Como o transporte urbano deve mudar no pós-pandemia

Share on facebook
Share on twitter
Share on whatsapp
Share on email

Dos ônibus lotados às calçadas estreitas, os problemas de mobilidade urbana percebidos lá no início da pandemia continuam nas cidades brasileiras mesmo após mais de um ano.
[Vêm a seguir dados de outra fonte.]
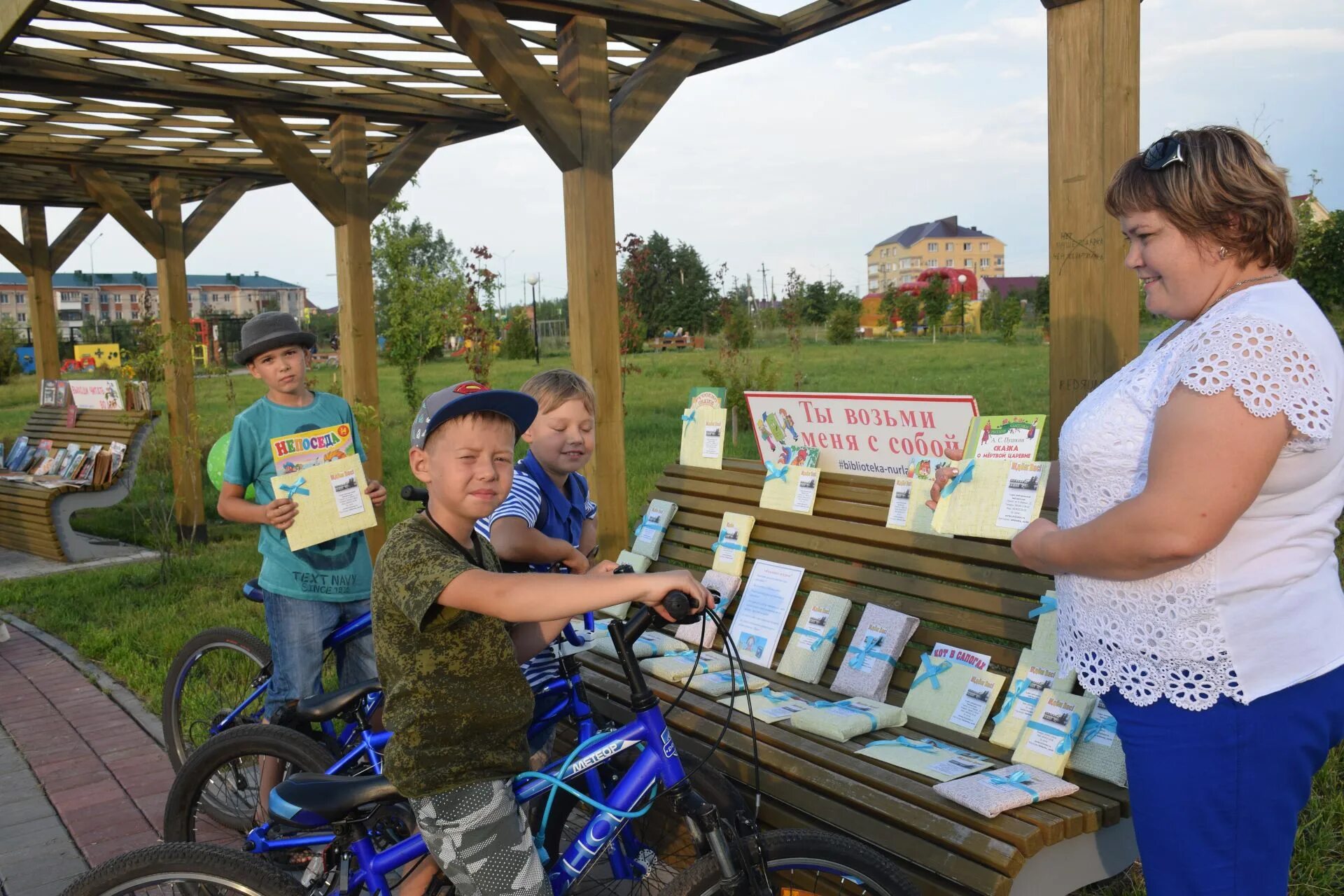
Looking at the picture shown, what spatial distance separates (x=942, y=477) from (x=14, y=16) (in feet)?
17.2

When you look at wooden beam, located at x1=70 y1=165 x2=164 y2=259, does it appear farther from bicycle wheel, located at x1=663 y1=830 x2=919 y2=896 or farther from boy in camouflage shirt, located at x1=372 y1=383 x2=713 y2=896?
bicycle wheel, located at x1=663 y1=830 x2=919 y2=896

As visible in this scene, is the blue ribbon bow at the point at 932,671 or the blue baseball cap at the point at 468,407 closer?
the blue baseball cap at the point at 468,407

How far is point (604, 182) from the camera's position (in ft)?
17.8

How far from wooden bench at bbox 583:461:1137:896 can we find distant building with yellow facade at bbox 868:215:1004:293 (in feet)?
364

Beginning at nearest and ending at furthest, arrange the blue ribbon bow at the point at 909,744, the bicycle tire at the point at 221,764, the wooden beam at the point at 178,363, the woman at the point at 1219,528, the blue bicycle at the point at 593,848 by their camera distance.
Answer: the woman at the point at 1219,528, the blue bicycle at the point at 593,848, the bicycle tire at the point at 221,764, the blue ribbon bow at the point at 909,744, the wooden beam at the point at 178,363

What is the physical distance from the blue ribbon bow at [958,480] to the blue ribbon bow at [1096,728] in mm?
891

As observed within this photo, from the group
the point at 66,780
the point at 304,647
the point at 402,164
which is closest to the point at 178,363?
the point at 402,164

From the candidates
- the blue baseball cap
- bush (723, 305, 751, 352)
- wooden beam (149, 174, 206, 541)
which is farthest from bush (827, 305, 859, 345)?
the blue baseball cap

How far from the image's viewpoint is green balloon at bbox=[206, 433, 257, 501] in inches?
152

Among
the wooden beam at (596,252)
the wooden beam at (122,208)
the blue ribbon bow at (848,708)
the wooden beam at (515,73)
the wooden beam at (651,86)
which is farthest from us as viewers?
the wooden beam at (122,208)

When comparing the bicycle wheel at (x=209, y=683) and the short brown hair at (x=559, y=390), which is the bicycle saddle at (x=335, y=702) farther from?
the short brown hair at (x=559, y=390)

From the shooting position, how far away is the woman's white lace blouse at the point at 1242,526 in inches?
68.2

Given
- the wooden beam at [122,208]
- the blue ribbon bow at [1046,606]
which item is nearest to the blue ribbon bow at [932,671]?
the blue ribbon bow at [1046,606]

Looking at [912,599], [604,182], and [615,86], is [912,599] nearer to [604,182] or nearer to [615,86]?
[604,182]
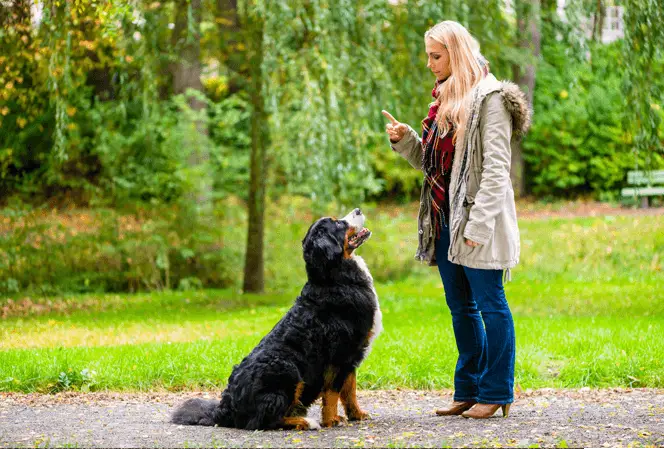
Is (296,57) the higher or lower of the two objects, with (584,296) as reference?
higher

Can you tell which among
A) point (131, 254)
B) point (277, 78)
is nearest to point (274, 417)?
point (277, 78)

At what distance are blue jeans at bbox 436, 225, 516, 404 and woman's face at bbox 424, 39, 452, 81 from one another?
90 cm

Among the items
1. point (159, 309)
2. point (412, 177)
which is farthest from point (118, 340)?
point (412, 177)

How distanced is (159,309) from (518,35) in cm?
596

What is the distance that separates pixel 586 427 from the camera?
472 cm

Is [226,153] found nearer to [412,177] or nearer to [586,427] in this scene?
[412,177]

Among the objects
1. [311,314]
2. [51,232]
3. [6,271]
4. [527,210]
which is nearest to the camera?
[311,314]

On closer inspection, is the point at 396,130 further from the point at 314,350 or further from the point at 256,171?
the point at 256,171

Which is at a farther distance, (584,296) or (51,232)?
(51,232)

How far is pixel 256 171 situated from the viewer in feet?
41.4

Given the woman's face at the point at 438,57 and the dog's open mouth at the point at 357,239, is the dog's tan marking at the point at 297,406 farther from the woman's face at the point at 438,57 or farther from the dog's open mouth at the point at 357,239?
the woman's face at the point at 438,57

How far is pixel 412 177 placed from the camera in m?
20.0

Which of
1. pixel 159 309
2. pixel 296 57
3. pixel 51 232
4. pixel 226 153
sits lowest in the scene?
pixel 159 309

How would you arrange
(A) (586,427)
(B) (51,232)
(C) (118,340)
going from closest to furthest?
(A) (586,427), (C) (118,340), (B) (51,232)
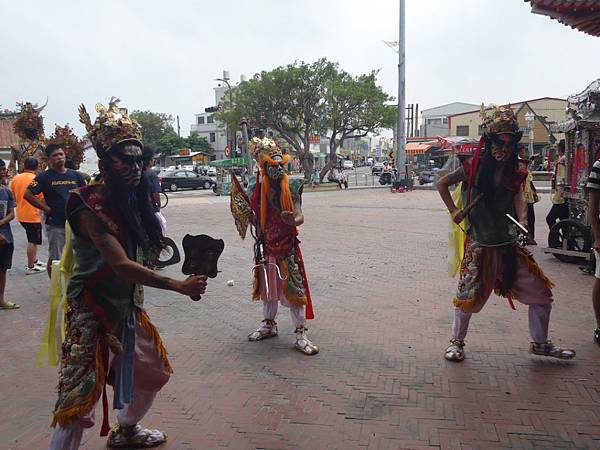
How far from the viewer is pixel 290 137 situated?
3569 centimetres

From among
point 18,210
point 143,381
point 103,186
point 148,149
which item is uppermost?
point 148,149

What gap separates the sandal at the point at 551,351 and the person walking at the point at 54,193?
211 inches

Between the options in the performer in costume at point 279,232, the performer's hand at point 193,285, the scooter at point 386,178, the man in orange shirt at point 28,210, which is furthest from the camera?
the scooter at point 386,178

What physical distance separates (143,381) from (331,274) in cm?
513

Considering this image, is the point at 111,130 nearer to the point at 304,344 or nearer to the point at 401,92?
the point at 304,344

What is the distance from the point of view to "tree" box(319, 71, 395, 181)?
32969 mm

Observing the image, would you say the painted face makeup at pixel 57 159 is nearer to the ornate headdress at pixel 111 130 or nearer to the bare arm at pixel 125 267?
the ornate headdress at pixel 111 130

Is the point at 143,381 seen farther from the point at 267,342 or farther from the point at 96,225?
the point at 267,342

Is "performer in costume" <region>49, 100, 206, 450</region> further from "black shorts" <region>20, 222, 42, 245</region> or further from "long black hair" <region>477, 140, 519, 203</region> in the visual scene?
"black shorts" <region>20, 222, 42, 245</region>

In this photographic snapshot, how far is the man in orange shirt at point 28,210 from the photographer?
7.68m

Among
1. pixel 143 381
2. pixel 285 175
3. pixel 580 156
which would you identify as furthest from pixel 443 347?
pixel 580 156

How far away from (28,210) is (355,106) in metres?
27.9

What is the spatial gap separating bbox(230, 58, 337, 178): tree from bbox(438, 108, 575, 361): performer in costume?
3080cm

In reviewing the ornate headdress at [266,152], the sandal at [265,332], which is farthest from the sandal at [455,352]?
the ornate headdress at [266,152]
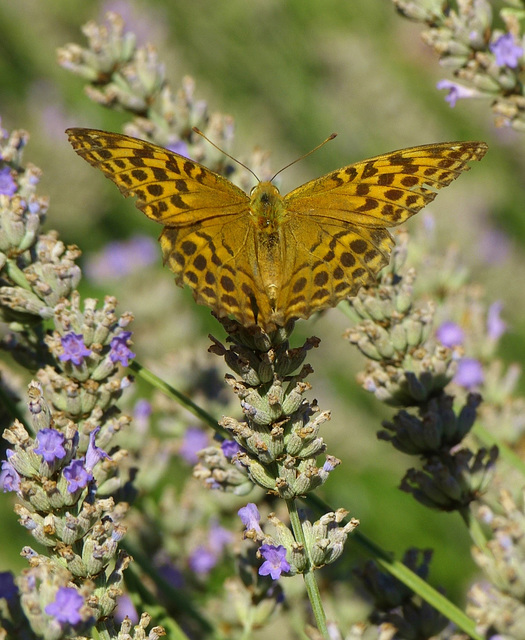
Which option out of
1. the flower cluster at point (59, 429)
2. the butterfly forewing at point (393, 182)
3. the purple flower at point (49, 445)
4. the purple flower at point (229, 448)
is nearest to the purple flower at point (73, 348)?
the flower cluster at point (59, 429)

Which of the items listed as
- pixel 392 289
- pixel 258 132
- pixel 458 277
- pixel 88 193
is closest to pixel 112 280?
pixel 88 193

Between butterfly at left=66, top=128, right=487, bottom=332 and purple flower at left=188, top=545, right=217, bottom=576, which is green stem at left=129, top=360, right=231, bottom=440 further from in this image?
purple flower at left=188, top=545, right=217, bottom=576

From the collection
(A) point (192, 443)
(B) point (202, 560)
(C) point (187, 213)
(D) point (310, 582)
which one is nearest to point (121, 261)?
(A) point (192, 443)

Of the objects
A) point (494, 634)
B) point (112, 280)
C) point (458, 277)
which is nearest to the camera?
point (494, 634)

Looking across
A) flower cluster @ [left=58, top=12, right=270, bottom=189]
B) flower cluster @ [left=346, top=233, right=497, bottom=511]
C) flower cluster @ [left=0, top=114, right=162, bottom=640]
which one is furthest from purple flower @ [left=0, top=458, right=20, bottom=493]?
flower cluster @ [left=58, top=12, right=270, bottom=189]

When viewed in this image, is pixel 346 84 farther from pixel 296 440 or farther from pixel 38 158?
pixel 296 440

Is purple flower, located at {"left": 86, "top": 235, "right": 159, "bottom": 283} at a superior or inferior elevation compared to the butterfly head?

Iniciativas em outros países e especialistas têm apontado alguns caminhos para mudar esse cenário, como a multimodalidade, o urbanismo tático e melhorias na gestão e no financiamento do transporte coletivo.

Essas transformações são um dos temas principais do Summit Mobilidade Urbana, congresso virtual que será realizado de 17 a 21 de maio. A participação é gratuita mediante inscrição no summitmobilidade.estadao.com.br

“São várias as mudanças que passaram a ser demandadas, haja vista o papel que o transporte teve na potencialização da pandemia”, explica a urbanista Renata Cavion, subchefe do Departamento de Engenharias da Mobilidade da UFSC e participante de um dos painéis do Summit. Ela destaca que as projeções atuais seguem apontando para um aumento na população de áreas urbanas, principalmente nos países em desenvolvimento, “o que coloca pressão enorme sobre as infraestruturas urbanas”.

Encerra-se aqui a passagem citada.